● Your tasks:
1 – Write out the passage on pharmacist interventions, everything from "A total number of 772" down to "2974) = 24.28%.".
2 – According to the passage on pharmacist interventions, from whom was information on new drugs mainly received?

A total number of 772 interventions for 345 patients have been performed during the study year, which gives us an average of 2.70 interventions per day excluding weekend (54 days) and holidays (25 days). Drug information had the highest rate (22.30%) of all interventions, followed by dose adjustment, therapeutic reduction/ addition and patient education with 13.57%, 12.88%, and 12.88% of the interventions, respectively (Table 1 and Figure 1).

Diagram of the number of interventions in each related category

Figure 1

Patient-medication exposures per day were 2974 cases. Each patient was taking 8.62 ± 7.54 (mean ± SD) medications per hospital stay. Percentage of interventions per patient-medication exposure was calculated as 100 x (722 / 2974) = 24.28%.

Discussion

The number of interventions recorded in this study was 722 cases. This includes only patients admitted to the hospital. This is very similar to a study performed by Japanese researchers who reported a total of 347 interventions for 164 patients during a 6 month period (15).

Based on an one Iranian study published recently, only six percent of a total number of 188 patients who were consulted on the interval and dosing of their medications received proper information (16). It is obvious that there is a considerable need for improving pharmacists` services in both community and hospital setting.

The high rate of drug information (DI) requests (22.30% of all interventions) justifies the fact that clinical pharmacy program should fill the gap between practice and pharmaceutical information. Information on the new drugs was mainly received from pharmaceutical company representatives, (17). which could sometimes be biased and misleading in clinical practice.

The mean number of drug administration for each patient was reported as 8.62 in this study.

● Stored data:

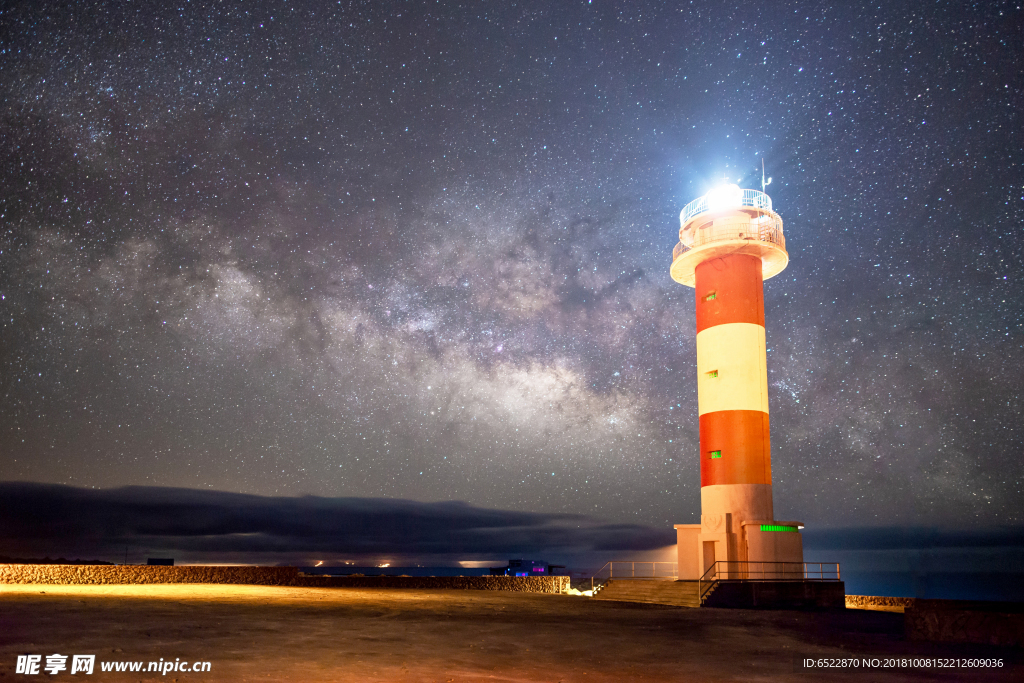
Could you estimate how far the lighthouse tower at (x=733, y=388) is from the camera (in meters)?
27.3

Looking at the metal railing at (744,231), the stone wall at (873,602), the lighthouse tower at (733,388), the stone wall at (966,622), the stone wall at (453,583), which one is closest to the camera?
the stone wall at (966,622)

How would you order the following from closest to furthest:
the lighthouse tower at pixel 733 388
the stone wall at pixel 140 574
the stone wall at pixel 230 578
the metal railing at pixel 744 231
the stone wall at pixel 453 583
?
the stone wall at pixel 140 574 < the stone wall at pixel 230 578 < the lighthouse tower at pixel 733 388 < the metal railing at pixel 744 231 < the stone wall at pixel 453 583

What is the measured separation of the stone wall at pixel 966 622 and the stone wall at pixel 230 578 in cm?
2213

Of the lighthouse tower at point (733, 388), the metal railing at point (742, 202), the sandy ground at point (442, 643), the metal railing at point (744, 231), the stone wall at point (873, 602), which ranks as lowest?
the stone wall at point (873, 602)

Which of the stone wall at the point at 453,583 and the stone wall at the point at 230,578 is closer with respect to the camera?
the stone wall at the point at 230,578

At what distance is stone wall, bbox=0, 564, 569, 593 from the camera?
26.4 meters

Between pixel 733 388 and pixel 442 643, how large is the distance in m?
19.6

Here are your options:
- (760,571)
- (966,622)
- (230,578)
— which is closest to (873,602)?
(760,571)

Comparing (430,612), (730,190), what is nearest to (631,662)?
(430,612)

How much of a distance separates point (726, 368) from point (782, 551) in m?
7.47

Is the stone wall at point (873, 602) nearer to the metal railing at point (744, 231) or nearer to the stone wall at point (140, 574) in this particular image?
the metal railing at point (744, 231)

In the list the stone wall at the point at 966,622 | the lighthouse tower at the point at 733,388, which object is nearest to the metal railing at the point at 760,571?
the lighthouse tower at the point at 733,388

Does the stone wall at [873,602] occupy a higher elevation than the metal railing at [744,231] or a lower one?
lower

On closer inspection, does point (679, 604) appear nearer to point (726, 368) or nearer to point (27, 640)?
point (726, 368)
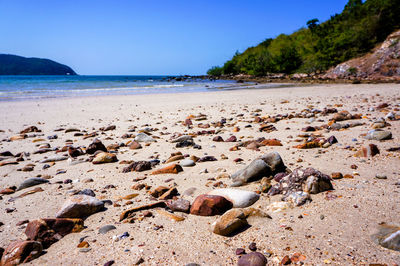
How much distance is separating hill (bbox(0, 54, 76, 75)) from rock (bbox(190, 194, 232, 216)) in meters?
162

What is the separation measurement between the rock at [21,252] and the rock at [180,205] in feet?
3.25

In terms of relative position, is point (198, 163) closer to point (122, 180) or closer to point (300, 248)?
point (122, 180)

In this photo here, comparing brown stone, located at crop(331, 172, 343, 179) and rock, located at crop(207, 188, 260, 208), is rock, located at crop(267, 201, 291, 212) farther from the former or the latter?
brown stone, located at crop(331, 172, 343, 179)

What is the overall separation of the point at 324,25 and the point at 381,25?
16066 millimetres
...
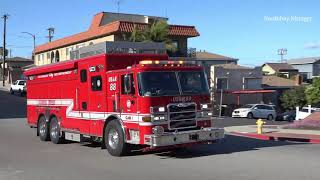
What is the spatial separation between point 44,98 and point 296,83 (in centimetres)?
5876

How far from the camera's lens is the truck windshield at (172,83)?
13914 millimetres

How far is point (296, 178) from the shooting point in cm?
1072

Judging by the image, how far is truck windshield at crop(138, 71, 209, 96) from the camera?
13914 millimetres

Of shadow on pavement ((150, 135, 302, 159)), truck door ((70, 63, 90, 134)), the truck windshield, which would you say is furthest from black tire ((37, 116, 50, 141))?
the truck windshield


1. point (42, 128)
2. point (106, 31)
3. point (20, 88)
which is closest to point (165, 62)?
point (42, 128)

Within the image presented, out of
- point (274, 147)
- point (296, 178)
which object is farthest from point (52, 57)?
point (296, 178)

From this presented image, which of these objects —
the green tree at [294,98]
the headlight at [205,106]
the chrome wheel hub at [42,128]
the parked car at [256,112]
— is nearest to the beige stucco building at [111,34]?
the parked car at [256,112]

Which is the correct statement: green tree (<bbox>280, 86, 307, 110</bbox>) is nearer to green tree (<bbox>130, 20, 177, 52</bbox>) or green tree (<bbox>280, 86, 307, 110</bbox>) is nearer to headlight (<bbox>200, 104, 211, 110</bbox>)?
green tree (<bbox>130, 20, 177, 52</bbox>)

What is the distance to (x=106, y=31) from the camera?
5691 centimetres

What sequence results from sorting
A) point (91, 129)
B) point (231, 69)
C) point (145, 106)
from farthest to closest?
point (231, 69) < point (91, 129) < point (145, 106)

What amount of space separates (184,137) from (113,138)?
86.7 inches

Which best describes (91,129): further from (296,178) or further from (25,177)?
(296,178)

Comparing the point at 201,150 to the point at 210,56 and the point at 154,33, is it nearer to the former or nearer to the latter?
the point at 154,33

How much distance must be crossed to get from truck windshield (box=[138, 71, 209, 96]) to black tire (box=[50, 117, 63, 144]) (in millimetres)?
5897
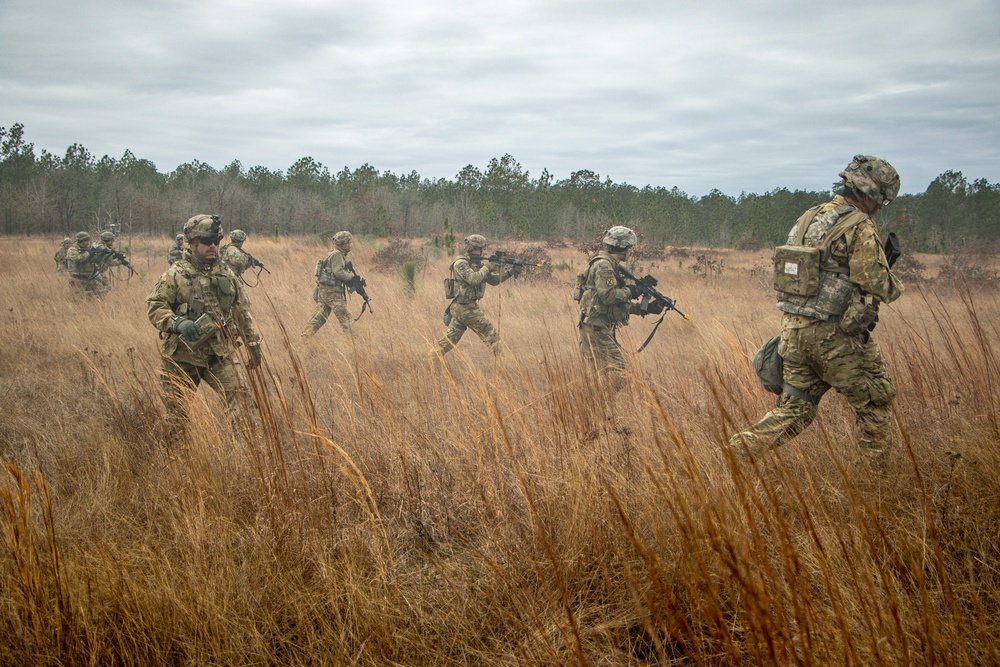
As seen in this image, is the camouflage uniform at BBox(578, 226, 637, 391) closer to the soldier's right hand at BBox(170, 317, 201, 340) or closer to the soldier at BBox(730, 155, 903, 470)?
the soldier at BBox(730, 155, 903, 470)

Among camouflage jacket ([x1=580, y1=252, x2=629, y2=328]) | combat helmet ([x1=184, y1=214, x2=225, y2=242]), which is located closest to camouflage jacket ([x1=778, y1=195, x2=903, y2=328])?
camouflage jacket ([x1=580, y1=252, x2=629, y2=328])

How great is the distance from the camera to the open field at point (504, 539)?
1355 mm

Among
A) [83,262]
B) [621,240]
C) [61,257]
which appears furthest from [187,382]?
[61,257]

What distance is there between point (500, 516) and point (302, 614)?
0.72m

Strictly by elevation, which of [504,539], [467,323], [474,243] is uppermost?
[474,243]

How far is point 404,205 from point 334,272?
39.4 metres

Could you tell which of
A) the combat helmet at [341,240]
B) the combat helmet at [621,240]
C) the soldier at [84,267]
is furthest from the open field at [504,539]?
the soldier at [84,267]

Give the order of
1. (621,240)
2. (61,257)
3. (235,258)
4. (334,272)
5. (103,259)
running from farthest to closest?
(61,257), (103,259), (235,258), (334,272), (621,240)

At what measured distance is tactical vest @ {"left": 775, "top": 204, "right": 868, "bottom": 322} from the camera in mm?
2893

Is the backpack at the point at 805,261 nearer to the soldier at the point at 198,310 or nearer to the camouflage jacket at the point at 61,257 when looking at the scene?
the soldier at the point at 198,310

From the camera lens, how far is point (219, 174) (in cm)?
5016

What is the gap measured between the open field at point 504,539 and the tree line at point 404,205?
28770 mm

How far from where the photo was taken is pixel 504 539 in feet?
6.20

● Answers by item number:
1 –
A total number of 772 interventions for 345 patients have been performed during the study year, which gives us an average of 2.70 interventions per day excluding weekend (54 days) and holidays (25 days). Drug information had the highest rate (22.30%) of all interventions, followed by dose adjustment, therapeutic reduction/ addition and patient education with 13.57%, 12.88%, and 12.88% of the interventions, respectively (Table 1 and Figure 1).

Diagram of the number of interventions in each related category

Figure 1

Patient-medication exposures per day were 2974 cases. Each patient was taking 8.62 ± 7.54 (mean ± SD) medications per hospital stay. Percentage of interventions per patient-medication exposure was calculated as 100 x (722 / 2974) = 24.28%.

2 – It was mainly received from pharmaceutical company representatives.